# Non verbal communication



## MEM2020 (Aug 23, 2009)

How much of your marital communication is non verbal? How well do you read hers and how effective are you in utilizing yours? 

Humor me here in my definition. I am defining non verbal in a non standard way. My definition is everything except the words themselves. So non verbal for me means:
- tone of voice and volume
- rate of speech including noticeable pauses
- facial expression 
- body language 

For instance, we are friends with a married couple. We both like both of the people. The wife is more alpha than the H. Sometimes she talks over me. I like her, and but don't like that behavior. When she does it, I simply add a noticeable pause to my response. She immediately grasps the meaning and stops talking over me. 

It is non verbal, low impact and highly effective.


----------



## AFEH (May 18, 2010)

Absolutely MEM. A picture (body language) speaks a thousand words and while it’s relatively easy to tell lies and deceive with the spoken word it’s not so easy with body language. So the truth is likely to be in the body language.

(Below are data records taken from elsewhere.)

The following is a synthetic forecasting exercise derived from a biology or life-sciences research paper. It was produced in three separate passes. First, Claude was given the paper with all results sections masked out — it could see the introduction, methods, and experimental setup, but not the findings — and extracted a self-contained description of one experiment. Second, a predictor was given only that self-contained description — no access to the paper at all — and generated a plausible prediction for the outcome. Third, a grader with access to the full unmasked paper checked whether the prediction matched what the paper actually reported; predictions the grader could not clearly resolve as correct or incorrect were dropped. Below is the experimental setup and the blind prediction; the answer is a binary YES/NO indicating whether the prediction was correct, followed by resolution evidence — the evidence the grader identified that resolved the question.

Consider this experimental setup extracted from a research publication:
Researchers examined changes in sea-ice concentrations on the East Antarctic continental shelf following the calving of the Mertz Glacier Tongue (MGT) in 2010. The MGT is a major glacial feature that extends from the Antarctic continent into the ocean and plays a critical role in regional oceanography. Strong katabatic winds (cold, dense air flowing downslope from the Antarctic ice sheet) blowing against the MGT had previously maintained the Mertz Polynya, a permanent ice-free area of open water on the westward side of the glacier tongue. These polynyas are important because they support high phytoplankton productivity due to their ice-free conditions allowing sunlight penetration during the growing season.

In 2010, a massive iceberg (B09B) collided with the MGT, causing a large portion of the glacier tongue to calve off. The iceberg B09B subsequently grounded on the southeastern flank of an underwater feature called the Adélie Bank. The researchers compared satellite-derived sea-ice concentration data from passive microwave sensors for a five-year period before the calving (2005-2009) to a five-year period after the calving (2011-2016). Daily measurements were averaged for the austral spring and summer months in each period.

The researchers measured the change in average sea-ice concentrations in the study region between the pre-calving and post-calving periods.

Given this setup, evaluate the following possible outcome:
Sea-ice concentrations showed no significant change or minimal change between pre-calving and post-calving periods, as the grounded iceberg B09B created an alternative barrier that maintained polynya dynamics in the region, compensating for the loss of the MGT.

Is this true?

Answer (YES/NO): NO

I also think on “behaviour over time”. This is like the guy not getting sex with his wife for months yet she keeps saying there’s no problem. Hey guess what, her behaviour over time speaks of a massive problem which for one reason or another she’s not going to voice.


I think most men are blind to body language as we get so caught up in the words being spoken and our ego based responses to those words. This is where I think women have a distinct advantage because their brain is wired differently which enables multitasking.

For example women can observe what’s going on and at the same time actively participate in what’s going on. With http://www.amazon.co.uk/Awareness-A...5192/ref=sr_1_1?ie=UTF8&qid=1346613803&sr=8-1 it teaches us how to use our observer consciousness, I think this comes natural to women and men have to work on it. It’s like multitasking between our ego mind consciousness and our observer consciousness.

While we’re so caught up in our ego mind consciousness it’s simply not possible to take note of what’s going on with the body language. At least I have trouble listening to and trying to interpret the spoken word while at the same time watch and interpret the body language.



It’s interesting you should bring this up as I was thinking on starting a thread on communication in marriage because I’ve not read one book that actually helps! I was so impressed with Pease International - Body Language | Relationship Advice that at one time I wanted to be a consultant/coach with them.


----------



## CharlieParker (Aug 15, 2012)

Quite a lot. Pretty well, I think. Effective in utilizing, I utilize it all the time, effective as in getting my way, not sure.

"How did you know" [I didn't say anything]? Is frequently answered with, "yes you did, you DID tell me".

Her facial expressions will give her away well before she shows or speaks her anger. A good signal for me to listen/hear carefully. Thinking about it, it's all in her face. I don't do so well on the phone (it's gotten better but this is helpful). 

I really get her attention when I say "We need to talk" either with warble in my voice or in really dead pan and unnatural way (trying to sound strong).

Part of the definition for us would include:
- choice of language


----------



## joelmacdad (Jul 26, 2010)

For us it is a huge part. After 20 years I think I am fairly good at reading hers b/c the tone, volume, speed of her communication is different. Also, my wife reflects several different moods by different sighs. I know the difference between the angry sigh, tired sigh, need a hug sigh, need to be taken sexually sigh.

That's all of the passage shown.